Kitti Gosztola



Oh, the Humanity! - the reporter cried, witnessing the burning Hindenburg, only for the phrase to become a caption of ironic memes, reminding us: time trumps all catastrophes and sympathy. Conversely, however, what once seemed the mastery of the elements, the transfiguration of nature into environment, now appears a series of catastrophes as we are looking back from our perpetually expected apocalypse. But this exhibition is neither eco-escatology, nor pulling the hand of the Doomsday Clock striking midnight, but rumination. Contemplation, speculation about recurring patterns in the relationship of mankind and nature. The evocation of the conditio humana, of the subterranean rivers and twin shafts between culture and catastrophe from Delphi to Dante, from Hellas to Latin America, from the depths of the Earth to the stomach of ruminants. For the history of culture and science is also the history of the exploitation of resources, just as the history of airships burning on hydrogen is also the history of the monopoly over safe helium. "Why all this rubbish? So, like sheep on grass / we may graze on it?", the Romantic poet, Vörösmarty, asked thinking about the full circle of recycling lowlife's rags into paper of books for a humanity that ridicules science and art printed on it. And while we graze on and digest books "Sated with fodder / and idle hours synthesized by science amoral", the ruminants let the grass back in the atmosphere transformed into methane, boiling our planet.
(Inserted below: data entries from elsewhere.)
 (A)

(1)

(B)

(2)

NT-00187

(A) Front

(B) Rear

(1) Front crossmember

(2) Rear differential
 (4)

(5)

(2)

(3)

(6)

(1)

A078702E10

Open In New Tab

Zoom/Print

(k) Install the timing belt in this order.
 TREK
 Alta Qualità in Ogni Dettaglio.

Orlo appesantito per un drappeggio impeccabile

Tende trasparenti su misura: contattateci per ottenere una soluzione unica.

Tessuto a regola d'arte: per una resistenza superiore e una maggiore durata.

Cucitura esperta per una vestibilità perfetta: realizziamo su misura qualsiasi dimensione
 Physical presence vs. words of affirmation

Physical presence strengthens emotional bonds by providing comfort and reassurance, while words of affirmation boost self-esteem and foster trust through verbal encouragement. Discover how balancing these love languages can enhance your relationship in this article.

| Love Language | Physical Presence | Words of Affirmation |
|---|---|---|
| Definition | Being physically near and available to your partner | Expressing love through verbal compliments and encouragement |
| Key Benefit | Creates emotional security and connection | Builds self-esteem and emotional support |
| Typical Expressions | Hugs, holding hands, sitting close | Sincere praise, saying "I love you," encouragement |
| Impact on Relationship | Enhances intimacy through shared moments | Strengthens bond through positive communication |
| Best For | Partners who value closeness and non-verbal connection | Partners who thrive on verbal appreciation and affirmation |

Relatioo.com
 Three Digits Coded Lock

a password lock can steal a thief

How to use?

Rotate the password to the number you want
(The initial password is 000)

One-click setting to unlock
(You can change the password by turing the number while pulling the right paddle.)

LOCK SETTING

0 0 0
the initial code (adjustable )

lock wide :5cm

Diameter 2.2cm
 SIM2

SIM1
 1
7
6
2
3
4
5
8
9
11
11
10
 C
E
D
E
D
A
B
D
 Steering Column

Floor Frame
So the scientist, instead of letting the methane into the intestines - from which once the gas bags of airships were made - cannulates the cow's stomach and drives precious methane into a balloon floating on its back. But art is not science, neither is it annunciation. It is the rumination of the spheres into artworks. With the clarity of an ozone hole or the obscurity of an oracle on a teleprompter.